WHAT YOU WILL DO ::
Set out the lines below as a numbered list, skipping any blank lines. Omit the pictures from your answer.

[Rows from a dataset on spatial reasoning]
○ ○ ○ ○

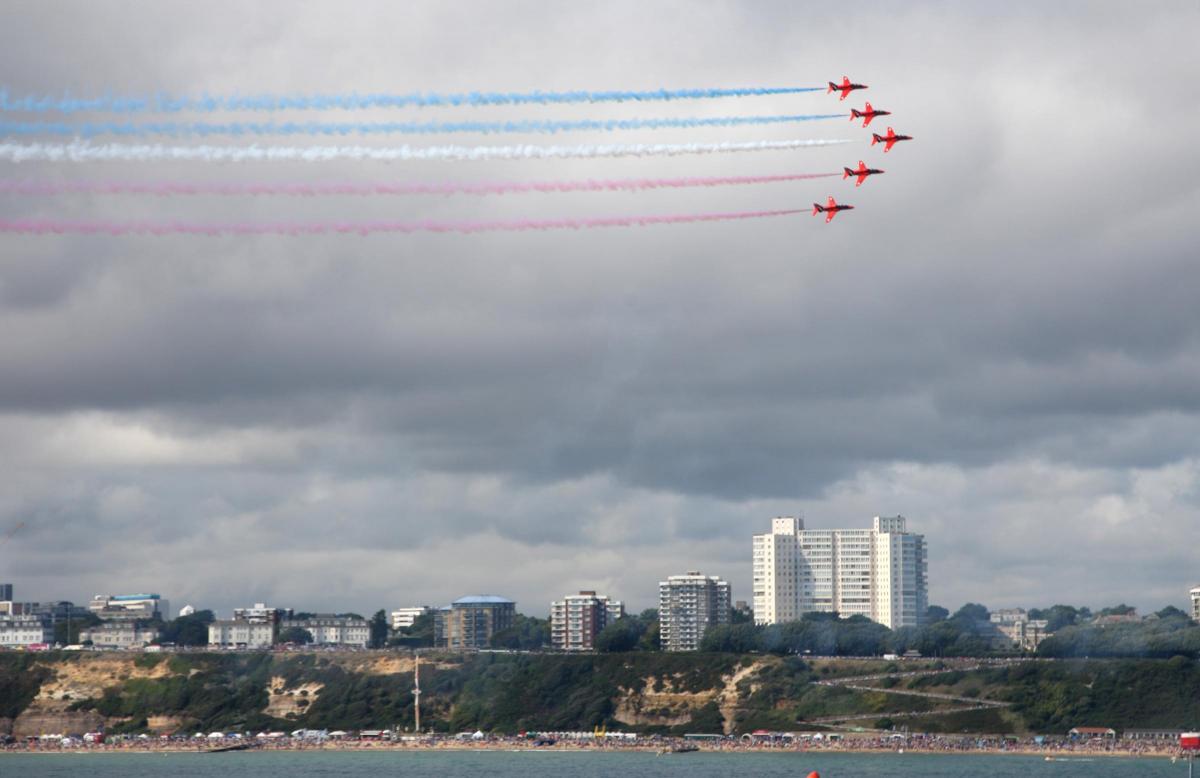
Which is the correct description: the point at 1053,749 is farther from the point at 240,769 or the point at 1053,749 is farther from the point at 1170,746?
the point at 240,769

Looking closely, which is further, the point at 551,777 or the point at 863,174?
the point at 551,777

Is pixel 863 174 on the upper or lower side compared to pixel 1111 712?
upper

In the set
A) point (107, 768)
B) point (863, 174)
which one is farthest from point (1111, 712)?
point (107, 768)

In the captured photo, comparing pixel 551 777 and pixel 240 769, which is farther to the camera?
pixel 240 769

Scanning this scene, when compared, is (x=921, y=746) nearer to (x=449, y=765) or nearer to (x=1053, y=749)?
(x=1053, y=749)

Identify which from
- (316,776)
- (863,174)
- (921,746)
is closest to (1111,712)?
(921,746)

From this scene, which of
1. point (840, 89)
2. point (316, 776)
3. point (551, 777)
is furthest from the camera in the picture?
point (316, 776)

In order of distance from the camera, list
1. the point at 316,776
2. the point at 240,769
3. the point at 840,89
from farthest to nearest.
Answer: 1. the point at 240,769
2. the point at 316,776
3. the point at 840,89

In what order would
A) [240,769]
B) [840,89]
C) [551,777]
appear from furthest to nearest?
[240,769] < [551,777] < [840,89]

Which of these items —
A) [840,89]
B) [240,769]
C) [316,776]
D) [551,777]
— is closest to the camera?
[840,89]
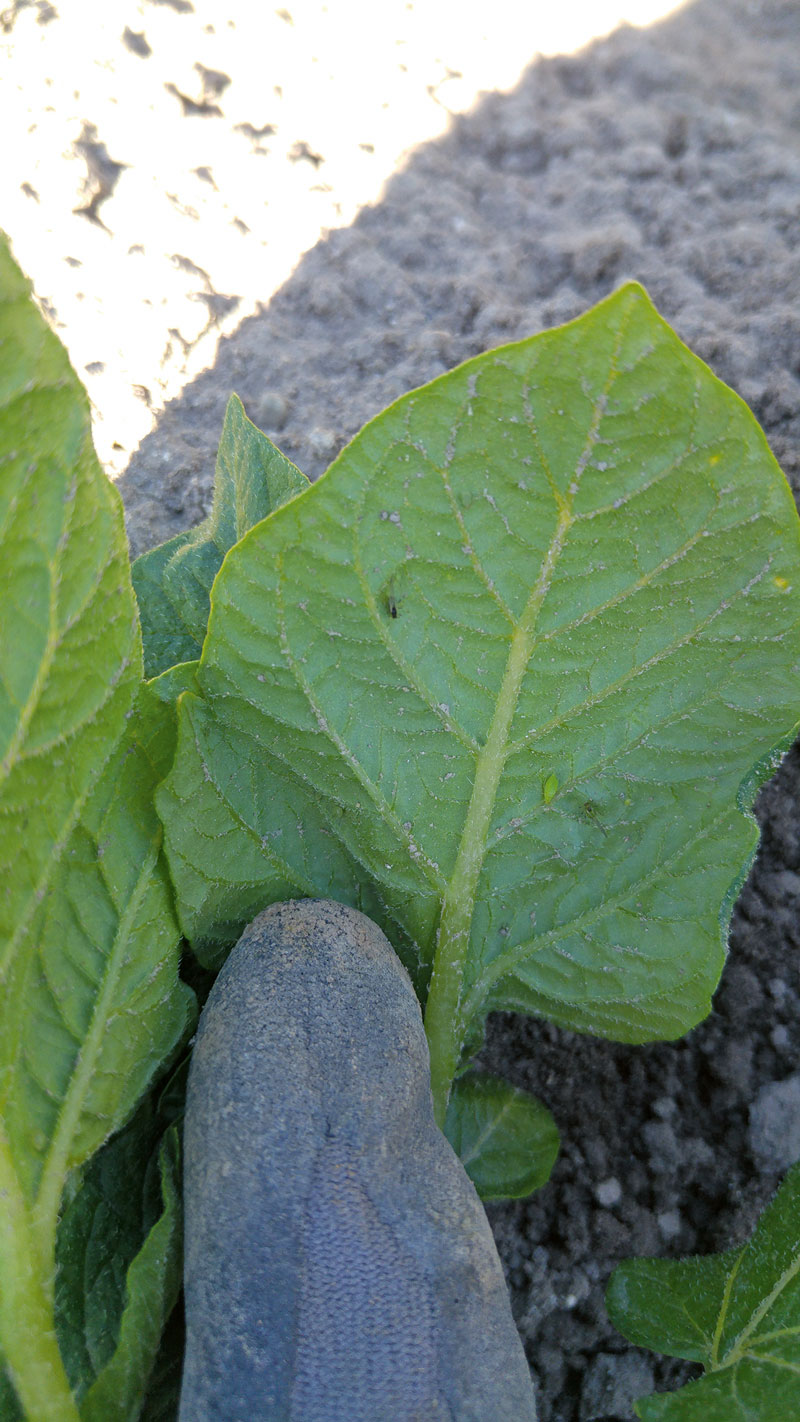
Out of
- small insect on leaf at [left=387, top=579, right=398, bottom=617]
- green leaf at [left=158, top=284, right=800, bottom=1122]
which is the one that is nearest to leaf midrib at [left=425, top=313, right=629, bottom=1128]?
green leaf at [left=158, top=284, right=800, bottom=1122]

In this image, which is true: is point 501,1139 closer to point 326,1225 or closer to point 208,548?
point 326,1225

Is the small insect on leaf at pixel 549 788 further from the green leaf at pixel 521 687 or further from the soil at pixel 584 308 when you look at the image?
the soil at pixel 584 308

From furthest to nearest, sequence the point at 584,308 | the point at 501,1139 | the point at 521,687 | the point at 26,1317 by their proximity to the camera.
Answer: the point at 584,308 → the point at 501,1139 → the point at 521,687 → the point at 26,1317

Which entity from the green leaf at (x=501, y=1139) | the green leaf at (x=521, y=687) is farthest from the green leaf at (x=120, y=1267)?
the green leaf at (x=501, y=1139)

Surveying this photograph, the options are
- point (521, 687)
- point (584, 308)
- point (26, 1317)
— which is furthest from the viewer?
point (584, 308)

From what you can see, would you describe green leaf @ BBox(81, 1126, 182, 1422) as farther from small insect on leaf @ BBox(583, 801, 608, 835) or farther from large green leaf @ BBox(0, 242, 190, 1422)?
small insect on leaf @ BBox(583, 801, 608, 835)

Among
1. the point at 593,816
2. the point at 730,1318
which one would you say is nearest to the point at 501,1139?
the point at 730,1318
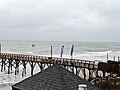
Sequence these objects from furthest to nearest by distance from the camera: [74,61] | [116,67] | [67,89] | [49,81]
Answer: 1. [74,61]
2. [116,67]
3. [49,81]
4. [67,89]

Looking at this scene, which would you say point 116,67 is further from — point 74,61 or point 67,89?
point 67,89

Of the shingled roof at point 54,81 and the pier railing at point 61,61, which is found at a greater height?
the shingled roof at point 54,81

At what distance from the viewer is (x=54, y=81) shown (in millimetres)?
12328

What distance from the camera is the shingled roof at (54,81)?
11.9 metres

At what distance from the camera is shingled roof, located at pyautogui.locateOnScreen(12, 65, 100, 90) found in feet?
39.1

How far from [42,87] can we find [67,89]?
1251 mm

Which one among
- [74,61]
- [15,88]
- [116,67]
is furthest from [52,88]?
[74,61]

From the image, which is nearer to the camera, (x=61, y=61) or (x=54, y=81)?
(x=54, y=81)

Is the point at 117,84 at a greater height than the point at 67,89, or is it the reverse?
the point at 67,89

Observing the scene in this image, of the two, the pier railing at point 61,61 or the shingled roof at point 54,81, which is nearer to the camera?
the shingled roof at point 54,81

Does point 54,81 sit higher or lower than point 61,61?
higher

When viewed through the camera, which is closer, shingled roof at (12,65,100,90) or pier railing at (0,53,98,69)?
shingled roof at (12,65,100,90)

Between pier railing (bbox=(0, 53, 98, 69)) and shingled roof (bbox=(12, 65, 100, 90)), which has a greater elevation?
shingled roof (bbox=(12, 65, 100, 90))

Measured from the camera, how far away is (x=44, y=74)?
43.4ft
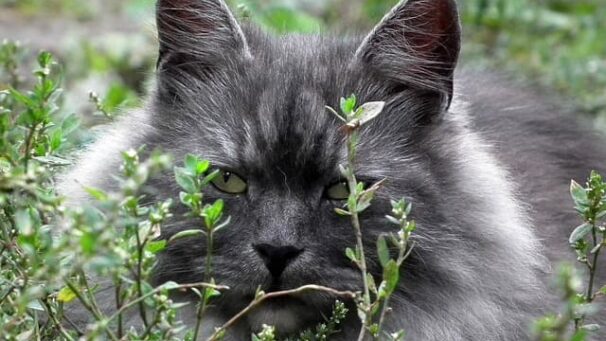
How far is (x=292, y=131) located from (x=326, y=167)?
148 millimetres

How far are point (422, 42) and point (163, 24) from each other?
0.84 metres

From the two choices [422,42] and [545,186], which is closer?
[422,42]

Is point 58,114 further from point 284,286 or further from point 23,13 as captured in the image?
point 23,13

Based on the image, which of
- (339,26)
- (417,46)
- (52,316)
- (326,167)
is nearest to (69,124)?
(52,316)

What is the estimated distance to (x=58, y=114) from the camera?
4.15 m

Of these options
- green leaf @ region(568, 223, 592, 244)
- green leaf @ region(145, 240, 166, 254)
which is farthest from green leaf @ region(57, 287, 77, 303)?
green leaf @ region(568, 223, 592, 244)

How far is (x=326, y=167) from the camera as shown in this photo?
302 centimetres

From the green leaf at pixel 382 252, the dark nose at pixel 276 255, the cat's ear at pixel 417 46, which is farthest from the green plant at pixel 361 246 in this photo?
the cat's ear at pixel 417 46

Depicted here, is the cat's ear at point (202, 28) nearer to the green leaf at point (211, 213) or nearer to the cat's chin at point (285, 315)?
the cat's chin at point (285, 315)

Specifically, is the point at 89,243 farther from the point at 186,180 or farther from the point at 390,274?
the point at 390,274

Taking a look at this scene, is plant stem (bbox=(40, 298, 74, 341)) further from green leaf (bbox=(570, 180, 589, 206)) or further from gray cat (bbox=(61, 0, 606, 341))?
green leaf (bbox=(570, 180, 589, 206))

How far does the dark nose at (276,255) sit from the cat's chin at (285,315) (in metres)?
0.15

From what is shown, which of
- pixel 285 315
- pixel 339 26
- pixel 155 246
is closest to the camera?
pixel 155 246

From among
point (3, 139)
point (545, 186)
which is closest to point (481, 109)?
point (545, 186)
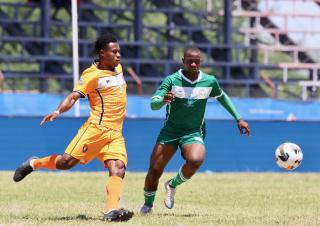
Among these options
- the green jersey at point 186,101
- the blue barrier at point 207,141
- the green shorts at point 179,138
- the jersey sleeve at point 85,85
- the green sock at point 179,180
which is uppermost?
the jersey sleeve at point 85,85

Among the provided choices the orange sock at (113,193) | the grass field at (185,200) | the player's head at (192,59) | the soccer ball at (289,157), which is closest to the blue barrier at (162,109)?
the grass field at (185,200)

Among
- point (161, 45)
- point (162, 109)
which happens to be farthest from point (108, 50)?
point (161, 45)

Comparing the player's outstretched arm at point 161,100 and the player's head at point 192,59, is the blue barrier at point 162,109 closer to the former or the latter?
the player's head at point 192,59

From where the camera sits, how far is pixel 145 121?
19188 millimetres

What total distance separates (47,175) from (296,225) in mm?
8330

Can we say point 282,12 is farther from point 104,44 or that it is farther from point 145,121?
point 104,44

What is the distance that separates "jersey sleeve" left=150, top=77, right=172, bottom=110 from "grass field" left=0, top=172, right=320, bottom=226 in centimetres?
122

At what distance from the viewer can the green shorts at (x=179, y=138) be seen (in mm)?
11250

○ ○ ○ ○

THE RESULT ::
1. Which is the correct description: the point at 1053,749 is farther from the point at 240,769 or the point at 1053,749 is farther from the point at 1170,746?
2. the point at 240,769
3. Looking closely, which is further, the point at 551,777 or the point at 863,174?
4. the point at 551,777
5. Is pixel 863 174 on the upper or lower side compared to pixel 1111 712?
6. upper
7. In the set
8. A) point (107, 768)
9. B) point (863, 174)
10. which one is farthest from point (1111, 712)?
11. point (107, 768)
12. In the captured photo, comparing pixel 551 777 and pixel 240 769, which is farther to the camera?
13. pixel 240 769
14. Scanning this scene, when compared, is (x=921, y=746) nearer to (x=449, y=765) or nearer to (x=1053, y=749)?
15. (x=1053, y=749)
16. Identify which from
17. - (316,776)
18. - (863,174)
19. - (921,746)
20. is closest to (1111,712)?
21. (921,746)
22. From this scene, which of
23. 1. point (840, 89)
24. 2. point (316, 776)
25. 3. point (551, 777)
26. is furthest from the camera in the picture?
27. point (316, 776)
28. In order of distance from the camera, list
29. 1. the point at 316,776
30. 2. the point at 240,769
31. 3. the point at 840,89
32. from farthest to nearest.
33. Answer: 1. the point at 240,769
34. 2. the point at 316,776
35. 3. the point at 840,89
36. In what order would
37. A) [240,769]
38. B) [840,89]
39. C) [551,777]
40. appear from furthest to nearest?
41. [240,769] < [551,777] < [840,89]
42. Which of these items —
43. A) [840,89]
44. B) [240,769]
45. C) [316,776]
46. D) [551,777]
47. — is closest to the camera?
48. [840,89]
49. Out of
50. - small insect on leaf at [left=387, top=579, right=398, bottom=617]
51. - green leaf at [left=158, top=284, right=800, bottom=1122]
52. which is the one that is nearest to leaf midrib at [left=425, top=313, right=629, bottom=1128]?
53. green leaf at [left=158, top=284, right=800, bottom=1122]
54. In this image, which is true: is point 501,1139 closer to point 326,1225 or closer to point 208,548?
55. point 326,1225
56. Is the small insect on leaf at pixel 549 788 further from the green leaf at pixel 521 687 or further from the soil at pixel 584 308 when you look at the image?
57. the soil at pixel 584 308
58. From furthest to nearest, sequence the point at 584,308 | the point at 501,1139 | the point at 521,687 | the point at 26,1317 by their proximity to the camera.
59. Answer: the point at 584,308 → the point at 501,1139 → the point at 521,687 → the point at 26,1317
60. Which entity from the green leaf at (x=501, y=1139) | the green leaf at (x=521, y=687) is farthest from the green leaf at (x=120, y=1267)?
61. the green leaf at (x=501, y=1139)
62. Surveying this photograph, the options are
63. - point (521, 687)
64. - point (584, 308)
65. - point (26, 1317)
66. — which is furthest from the viewer?
67. point (584, 308)
68. From what you can see, would you describe green leaf @ BBox(81, 1126, 182, 1422) as farther from small insect on leaf @ BBox(583, 801, 608, 835) or farther from large green leaf @ BBox(0, 242, 190, 1422)?
69. small insect on leaf @ BBox(583, 801, 608, 835)
70. Among
71. 1. the point at 593,816
72. 2. the point at 730,1318
73. which one would you say is nearest to the point at 501,1139?
74. the point at 730,1318
75. Sequence these objects from furthest to nearest by distance from the camera: [74,61] | [116,67] | [67,89] | [49,81]
76. Answer: 1. [74,61]
77. 2. [116,67]
78. 3. [49,81]
79. 4. [67,89]
80. Looking at this scene, which would you say point 116,67 is further from — point 74,61 or point 67,89?
81. point 67,89
82. Of the shingled roof at point 54,81 and the pier railing at point 61,61, which is found at a greater height?
83. the shingled roof at point 54,81
84. At what distance from the viewer is (x=54, y=81) shown (in millimetres)?
85. 12328
86. What distance from the camera is the shingled roof at (54,81)?
87. 11.9 metres
88. At what distance from the camera is shingled roof, located at pyautogui.locateOnScreen(12, 65, 100, 90) found in feet?
89. 39.1
90. How far from [42,87] can we find [67,89]?
91. 1251 mm
92. Which one among
93. - [74,61]
94. - [15,88]
95. - [116,67]
96. is furthest from [52,88]?
97. [74,61]
98. From the image, which is nearer to the camera, (x=61, y=61) or (x=54, y=81)?
99. (x=54, y=81)
100. Is the point at 117,84 at a greater height than the point at 67,89, or is it the reverse?
101. the point at 67,89
102. Observing the scene in this image, of the two, the pier railing at point 61,61 or the shingled roof at point 54,81, which is nearer to the camera?
103. the shingled roof at point 54,81
104. Does point 54,81 sit higher or lower than point 61,61?
105. higher
106. When viewed through the camera, which is closer, shingled roof at (12,65,100,90) or pier railing at (0,53,98,69)?
107. shingled roof at (12,65,100,90)
108. Between pier railing (bbox=(0, 53, 98, 69)) and shingled roof (bbox=(12, 65, 100, 90)), which has a greater elevation?
109. shingled roof (bbox=(12, 65, 100, 90))
110. Measured from the camera, how far away is (x=44, y=74)?
111. 43.4ft
112. How far is (x=292, y=131) located from (x=326, y=167)?
113. 148 millimetres
114. How far are point (422, 42) and point (163, 24) from each other?
115. 0.84 metres
116. From the two choices [422,42] and [545,186], which is closer?
117. [422,42]
118. Is point 58,114 further from point 284,286 or further from point 23,13 as captured in the image?
119. point 23,13
120. Based on the image, which of
121. - (339,26)
122. - (417,46)
123. - (52,316)
124. - (326,167)
125. is nearest to (69,124)?
126. (52,316)
127. What is the estimated distance to (x=58, y=114) from the camera?
128. 4.15 m
129. Of these options
130. - green leaf @ region(568, 223, 592, 244)
131. - green leaf @ region(145, 240, 166, 254)
132. which is farthest from green leaf @ region(57, 287, 77, 303)?
133. green leaf @ region(568, 223, 592, 244)
134. How far is (x=326, y=167) from the camera as shown in this photo?
135. 302 centimetres
136. From the green leaf at pixel 382 252, the dark nose at pixel 276 255, the cat's ear at pixel 417 46, which is farthest from the green plant at pixel 361 246 in this photo?
137. the cat's ear at pixel 417 46
138. Depicted here, is the cat's ear at point (202, 28) nearer to the green leaf at point (211, 213) or nearer to the cat's chin at point (285, 315)?
139. the cat's chin at point (285, 315)
140. Specifically, is the point at 89,243 farther from the point at 186,180 or farther from the point at 390,274?
141. the point at 390,274
142. Taking a look at this scene, is plant stem (bbox=(40, 298, 74, 341)) further from green leaf (bbox=(570, 180, 589, 206)) or further from gray cat (bbox=(61, 0, 606, 341))?
143. green leaf (bbox=(570, 180, 589, 206))
144. How far does the dark nose at (276,255) sit from the cat's chin at (285,315) (in metres)?
145. 0.15
146. From what is shown, which of
147. - pixel 285 315
148. - pixel 339 26
149. - pixel 155 246
150. is closest to the camera?
151. pixel 155 246
152. From among
153. point (3, 139)
154. point (545, 186)
155. which is closest to point (481, 109)?
156. point (545, 186)
157. Among these options
158. - the green jersey at point 186,101
159. - the blue barrier at point 207,141
160. - the green shorts at point 179,138
161. - the jersey sleeve at point 85,85
162. - the green sock at point 179,180
163. which is uppermost?
164. the jersey sleeve at point 85,85
165. Among the provided choices the orange sock at (113,193) | the grass field at (185,200) | the player's head at (192,59) | the soccer ball at (289,157), which is closest to the blue barrier at (162,109)?
166. the grass field at (185,200)
167. Among
168. - point (161, 45)
169. - point (162, 109)
170. which happens to be farthest from point (108, 50)?
171. point (161, 45)
172. Comparing the player's outstretched arm at point 161,100 and the player's head at point 192,59, is the blue barrier at point 162,109 closer to the former or the latter?
173. the player's head at point 192,59
174. From where the camera sits, how far is pixel 145 121?
175. 19188 millimetres
176. What total distance separates (47,175) from (296,225) in mm?
177. 8330
178. Can we say point 282,12 is farther from point 104,44 or that it is farther from point 145,121?
179. point 104,44
180. What is the distance that separates "jersey sleeve" left=150, top=77, right=172, bottom=110 from "grass field" left=0, top=172, right=320, bottom=226 in centimetres?
181. 122
182. At what distance from the viewer can the green shorts at (x=179, y=138) be seen (in mm)?
183. 11250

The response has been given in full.